3. “You shall not take the name of the Lord your God in vain” (Exodus 20:7).

“In an improper or irreverent manner” is the dictionary’s rendering that most closely matches this commandment. Another definition listed with this one probably could be used  to define the person violating the commandment and what he thinks of the God of the commandment: “Without real significance, value, or importance; baseless or worthless.”
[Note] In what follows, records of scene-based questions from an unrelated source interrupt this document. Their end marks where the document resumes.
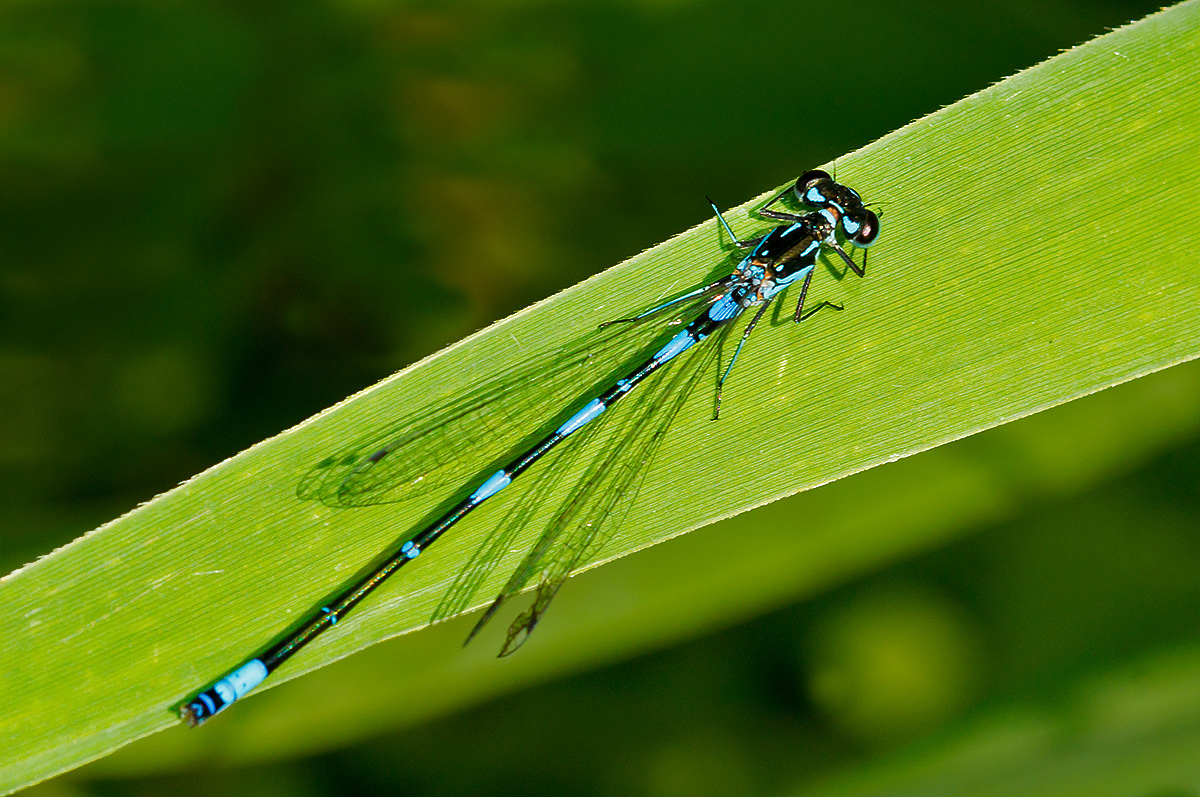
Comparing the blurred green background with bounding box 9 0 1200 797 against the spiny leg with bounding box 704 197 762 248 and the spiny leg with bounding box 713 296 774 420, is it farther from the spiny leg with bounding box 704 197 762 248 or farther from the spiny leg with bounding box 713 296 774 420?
the spiny leg with bounding box 713 296 774 420

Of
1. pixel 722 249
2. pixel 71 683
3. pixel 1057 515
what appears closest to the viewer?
pixel 71 683

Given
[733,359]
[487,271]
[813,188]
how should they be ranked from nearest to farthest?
[733,359] → [813,188] → [487,271]

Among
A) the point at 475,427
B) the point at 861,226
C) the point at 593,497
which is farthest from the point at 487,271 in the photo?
the point at 861,226

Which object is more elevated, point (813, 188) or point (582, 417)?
point (813, 188)

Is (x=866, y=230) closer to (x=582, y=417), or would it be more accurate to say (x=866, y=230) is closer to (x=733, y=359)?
(x=733, y=359)

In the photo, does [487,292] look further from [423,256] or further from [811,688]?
[811,688]

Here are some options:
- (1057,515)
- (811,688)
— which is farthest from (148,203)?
(1057,515)

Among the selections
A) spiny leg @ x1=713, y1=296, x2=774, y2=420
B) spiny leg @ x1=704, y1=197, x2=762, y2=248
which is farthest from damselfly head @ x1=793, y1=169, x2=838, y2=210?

Swearing in the Lord’s name at someone is a dangerous thing, for it is demanding that God would damn them with a curse of judgment. It is a filthy language that spews out of a defiled heart like trash washing up on the seashore. Both Jesus and James addressed the issue, as follows:

“Again you have heard that it was said to those of old, ‘You shall not swear falsely, but shall perform your oaths to the Lord.’ But I say to you, do not swear at all: neither by heaven, for it is God’s throne; nor by the earth, for it is His footstool; nor by Jerusalem, for it is the city of the great King. Nor shall you swear by your head, because you cannot make one hair white or black. But let your ‘Yes’ be ‘Yes,’ and your ‘No,’ ‘No.’ For whatever is more than these is from the evil one” (Matthew 5:33-37).

“But above all, my brethren, do not swear, either by heaven or by earth or with any other oath. But let your ‘Yes’ be ‘Yes,’ and your ‘No,’ ‘No,’ lest you fall into judgment.” (James 5:12).
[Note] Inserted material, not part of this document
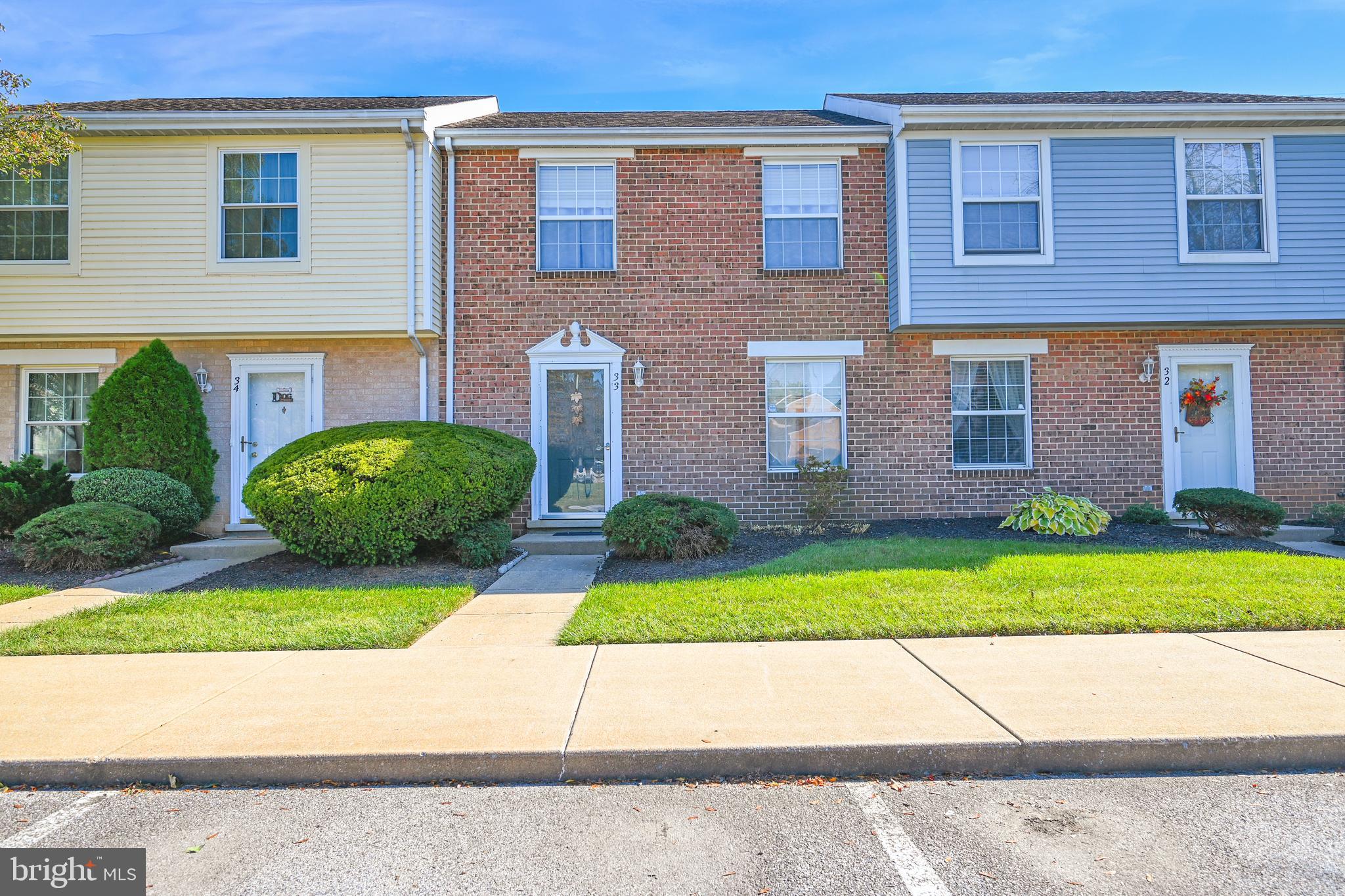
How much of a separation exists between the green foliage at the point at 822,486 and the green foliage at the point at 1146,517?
3.83m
When a Christian picks up the gutter language of the world around him or her, they dishonor the Lord who made them and the redeemer who has saved them out of that garbage pit of corruption. Paul put it this way to the Colossians:

“Walk in wisdom toward those who are outside, redeeming the time. Letyour speech always be with grace, seasoned with salt, that you may know how you ought to answer each one” (Colossians 4:5-6).

It is no secret that Jeremiah was right when he wrote, “The heart is deceitful above all things, and desperately wicked; who can know it?” (Jeremiah 17:9). And we should not be surprised to find Jesus saying this about the carnal man:

“Out of the heart proceed evil thoughts, murders, adulteries, fornications,thefts, false witness, blasphemies” (Matthew 15:19).

When these things spring out of the heart of man, it is strong evidence that he does indeed need a Redeemer.